Text for analysis:
● ● ●

A good SD nation needs to be:

  • Fun for you to play.
  • Fun for the other players to play with.
  • Fun for the GM to run a game containing.

You might want to do something else with it too, like stretch yourself as a writer, but if it isn't those three things it's not a good nation for a game. If a nation seems like the coolest shit ever to you but nobody else wants to touch you, it's not a good nation for a game. To be fun to play, play with and run, a nation needs to provoke interest and inspire interaction, not just from your perspective but from the other players too.

Guidelines

  • The nation needs potential to actually do stuff. This is the most important one and a surprisingly common error even among experienced players. Doing stuff produces posts, and posts are what make an SD.
  • The nation should have a strong idea. The nation should be a unique entity in itself, not just be defined in relation to other things, like 'Imperial Germany, in Space, with Mecha'. A sack of vague themes might be a good starting point for a nation but if you're describing it entirely in terms of tropes and references, your nation isn't standing by itself as a concept.
  • The nation should gel with the setting. The nation must work as a part of the broader SD universe. If it's a sober space game, resist the urge to base your military on super robot tropes. Keep your technology (or magic) style similar to that of the background fluff and other players. If major events and ideological currents led up to the status quo at gamestart, describe how they influenced and still influence your nation today. Unless the game starts with your nation being sucked in from a separate universe to the game world, it's been sharing it with others for centuries or millennia and is not an island unto itself but a product of the world it lives in.
  • Resist the urge to snowflake. Strongly related to the above. In most game settings there will be a few things noted as rare exceptions. Inevitably, they become common exceptions once PCs grab for all the cool stuff when nationbuilding. In extreme cases, they go on to outnumber the 'normal' cases and cease to be exceptions at all. Or maybe whatever it is that makes your nation cool and unique really is unique, but doesn't fit the setting. Or maybe it does fit the setting, it's just totally superfluous and not terribly interesting to anyone else. Everyone wants their nation to be the Special One, but what really makes a nation compelling to the other players is richness of society, history, and connection with the world. Not your unique magical style or snazzy trenchcoat and katana.
  • Don't dicksize. Nobody cares how amazing your technology is, how elite your military is, or how many archmagi you have. They care about interesting flavour, how what you're doing relates to them, and how it can produce exciting stories that make both parties look cool. Too much waving stats around produces irritation, resentment and destructive arms races more than genuine development.

Development Tips

There's some things that usually help develop a nation.

  • Not everyone in a nation agrees. If they do, it's probably boring. What are the major divisions? Are they open or veiled? Lopsided or equal? How are they arranged geographically or demographically? How are they resolved, through politics, shadow games or mass violence?
  • What failings does your nation have? What is it bad at? If the answer is 'nothing really', something that is actually a good thing, or something that mainly serves to make your nation look more badass or heroic, take a step back and rework it.
  • If the nation is advanced enough to have mass media, what sort of things does it broadcast? What's in the pop culture of your nation?

● ● ●

Data block:
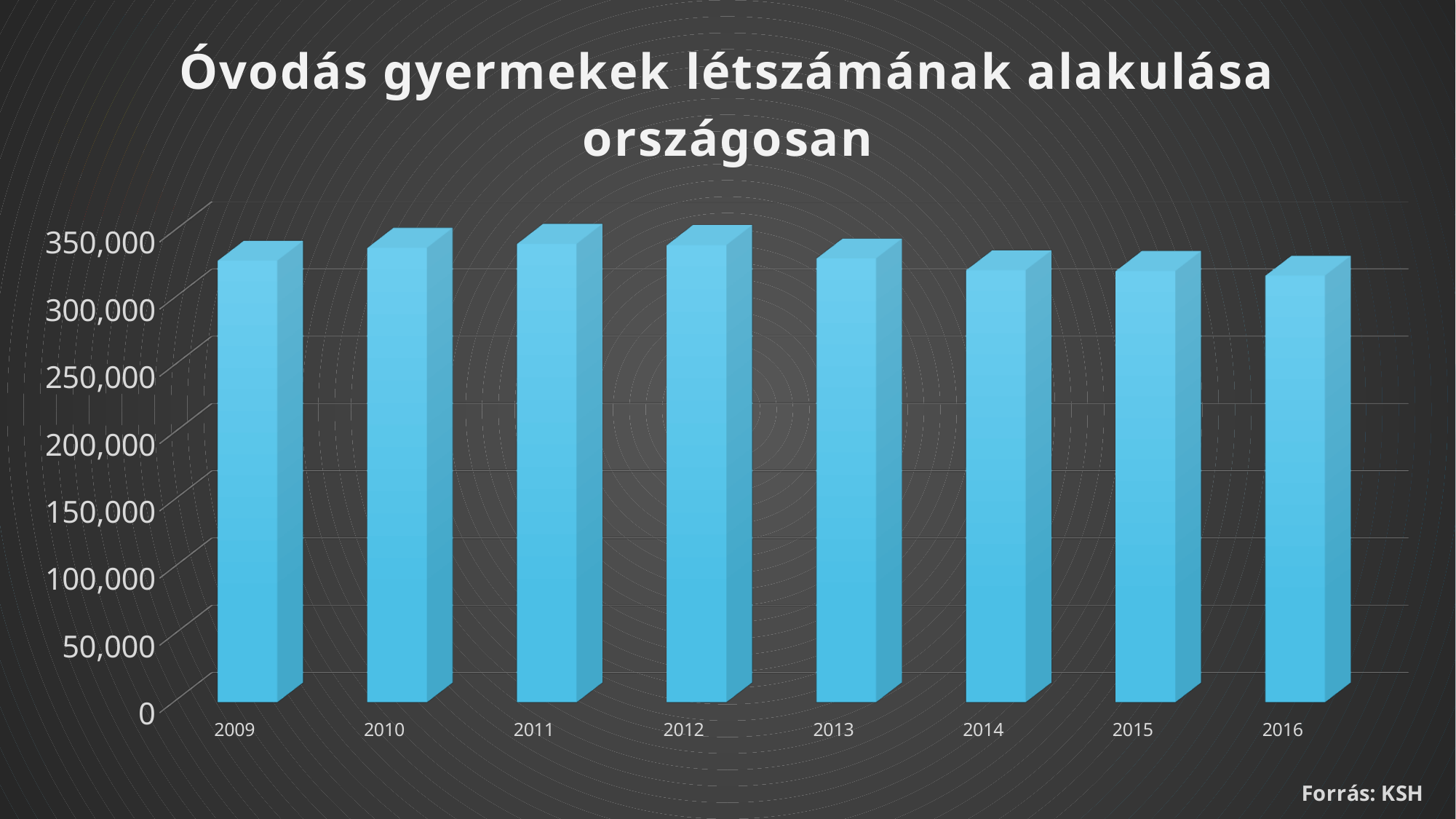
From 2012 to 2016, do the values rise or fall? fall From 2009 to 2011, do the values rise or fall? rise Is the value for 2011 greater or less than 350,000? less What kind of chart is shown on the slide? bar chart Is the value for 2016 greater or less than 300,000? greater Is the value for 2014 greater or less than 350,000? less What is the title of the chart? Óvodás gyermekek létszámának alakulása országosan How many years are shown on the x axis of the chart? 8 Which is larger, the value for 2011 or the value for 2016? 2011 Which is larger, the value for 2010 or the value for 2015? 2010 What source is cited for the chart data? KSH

● ● ●

Exercise instructions:
- a) From the nation-building guide, reproduce the passage starting at "You might want" and ending at "other players too.".
- b) Which guideline does the nation-building guide call the most important one?

Solutions to the problems:
- a)
You might want to do something else with it too, like stretch yourself as a writer, but if it isn't those three things it's not a good nation for a game. If a nation seems like the coolest shit ever to you but nobody else wants to touch you, it's not a good nation for a game. To be fun to play, play with and run, a nation needs to provoke interest and inspire interaction, not just from your perspective but from the other players too.

- b) The nation needs the potential to actually do stuff.